Membangun tim ditengah-tengah kepungan rasa ragu jelas bukan merupakan tugas yang mudah. Termasuk bagi Lionel Scaloni sendiri. Scaloni benar-benar tidak bisa mengumbar janji-janji manis sampai ia benar-benar membuktikan bahwa ia memang layak untuk dipilih memimpin skuad Argentina.
Kesabaran Scaloni menerima nada-nada sumbang atas kapasitas dirinya, dan langkah nekad federasi sepakbola Argentina (AFA) menunjuk Scaloni ternyata benar-benar berbuah hasil manis. Scaloni menjadi kunci atas raihan prestasi yang sudah ditunggu-tunggu lama oleh segenap rakyat negeri Tango. Jeda waktu antara 1993 hingga 2021 jelas bukanlah waktu sebentar untuk menunggu. Dan Lionel Scaloni berhasil menghapus dahaga negaranya tersebut setelah sekian lama.
Argentina dibawah komando Scaloni terlihat tampil berbeda dan tidak terlalu bergantung ada sosok Lionel Messi. Apabila beberapa pelatih Argentina sebelumnya tampak terlalu mendewakan Messi sehingga membatasi strategi tim yang akhirnya berujung pada Messi sentris. Scaloni mencoba untuk sedikit demi sedikit merubah paradigma itu.
Segenap skuad negeri Tango dibuat lebih percaya diri bahwa baik mereka ataupun Messi sama-sama berjuang untuk negaranya. Mereka sama pentingnya dengan Messi. Mereka tidak bermain untuk memanjakan atau membuat Messi nyaman berada dalam skuad. Melainkan lebih berorientasi pada Argentina sebagai satu tim. Scaloni telah mereformasi timnas Argentina menjadi sebuah tim tangguh yang dibentuk oleh sebelas orang, dan oleh satu orang saja.

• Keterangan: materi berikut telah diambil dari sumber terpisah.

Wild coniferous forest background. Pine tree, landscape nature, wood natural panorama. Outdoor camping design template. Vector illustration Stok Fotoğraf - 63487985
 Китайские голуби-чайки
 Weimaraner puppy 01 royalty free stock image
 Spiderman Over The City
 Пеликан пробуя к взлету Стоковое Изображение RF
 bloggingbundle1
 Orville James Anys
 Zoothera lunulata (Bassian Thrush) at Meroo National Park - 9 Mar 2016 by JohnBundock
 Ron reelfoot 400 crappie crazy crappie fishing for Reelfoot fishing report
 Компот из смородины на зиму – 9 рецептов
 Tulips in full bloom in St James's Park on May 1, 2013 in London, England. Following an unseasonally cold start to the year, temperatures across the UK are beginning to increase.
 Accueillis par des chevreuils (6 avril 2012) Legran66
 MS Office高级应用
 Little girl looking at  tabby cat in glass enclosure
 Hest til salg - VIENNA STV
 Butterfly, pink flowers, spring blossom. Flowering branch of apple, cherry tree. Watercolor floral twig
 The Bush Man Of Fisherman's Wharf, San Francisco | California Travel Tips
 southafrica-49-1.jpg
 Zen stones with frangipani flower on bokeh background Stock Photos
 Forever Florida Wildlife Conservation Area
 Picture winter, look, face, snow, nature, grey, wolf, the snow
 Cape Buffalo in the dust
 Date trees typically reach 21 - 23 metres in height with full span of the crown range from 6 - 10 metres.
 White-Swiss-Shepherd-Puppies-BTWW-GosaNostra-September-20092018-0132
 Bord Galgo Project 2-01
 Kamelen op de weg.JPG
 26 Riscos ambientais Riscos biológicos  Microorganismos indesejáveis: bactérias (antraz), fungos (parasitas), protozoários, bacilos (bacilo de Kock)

Meskipun peran Messi masih tetap dominan didalam tim, akan tetapi kita bisa melihat beberapa kali Argentina justru "diselamatkan" oleh pemain lainnya seperti kiper Emiliano Martinez, sang pahlawan Argentina saat adu penalti melawan Kolombia, serta Angel Di Maria yang menjadi pencetak satu-satunya gol sekaligus Man of The Match dalam partai puncak melawan Brasil.
Scaloni telah berhasil membuat Argentina terlihat berbeda dibandingkan tim yang gagal dalam tiga episode final sebelumnya.
Lionel Messi
Apabila di penghujung tahun 2021 nanti nama Lionel Messi kembali diumumkan sebagai pemenang Ballon D'Or maka jangan kaget. Performa sang kapten Argentina memang sangat luar biasa dalam pegelaran Copa America kali ini. Menjadi Man of The Match dari 4 pertandingan yang dilakoni timnya, menjadi top score tunamen, top assist, dan tentunya menjadi best player sekaligus membawa negaranya menjadi kampium Copa America 2021.
Nama-nama yang digadang-gadang lebih unggul dari Messi musim ini seperti Cristiano Ronaldo, N'Golo Kante, Kylian Mbappe, hingga Robert Lewandowski memang relatif bersinar dalam level klub namun melempem saat membela tim nasional mereka dalam ajang EURO 2020. Sehingga kans mereka untuk memenangi penghargaan individu tersebut sepertinya mengecil.
Sementara Lionel Messi sepanjang musim membela FC Barcelona sudah melakukan banyak hal luar biasa sebagaimana tahun-tahun sebelumnya. Namun pencapaian bersama timnas Argentina sepertinya menjadi nilai tambah terbesar yang menjadikan Messi layak menggungguli para pemain lainnya.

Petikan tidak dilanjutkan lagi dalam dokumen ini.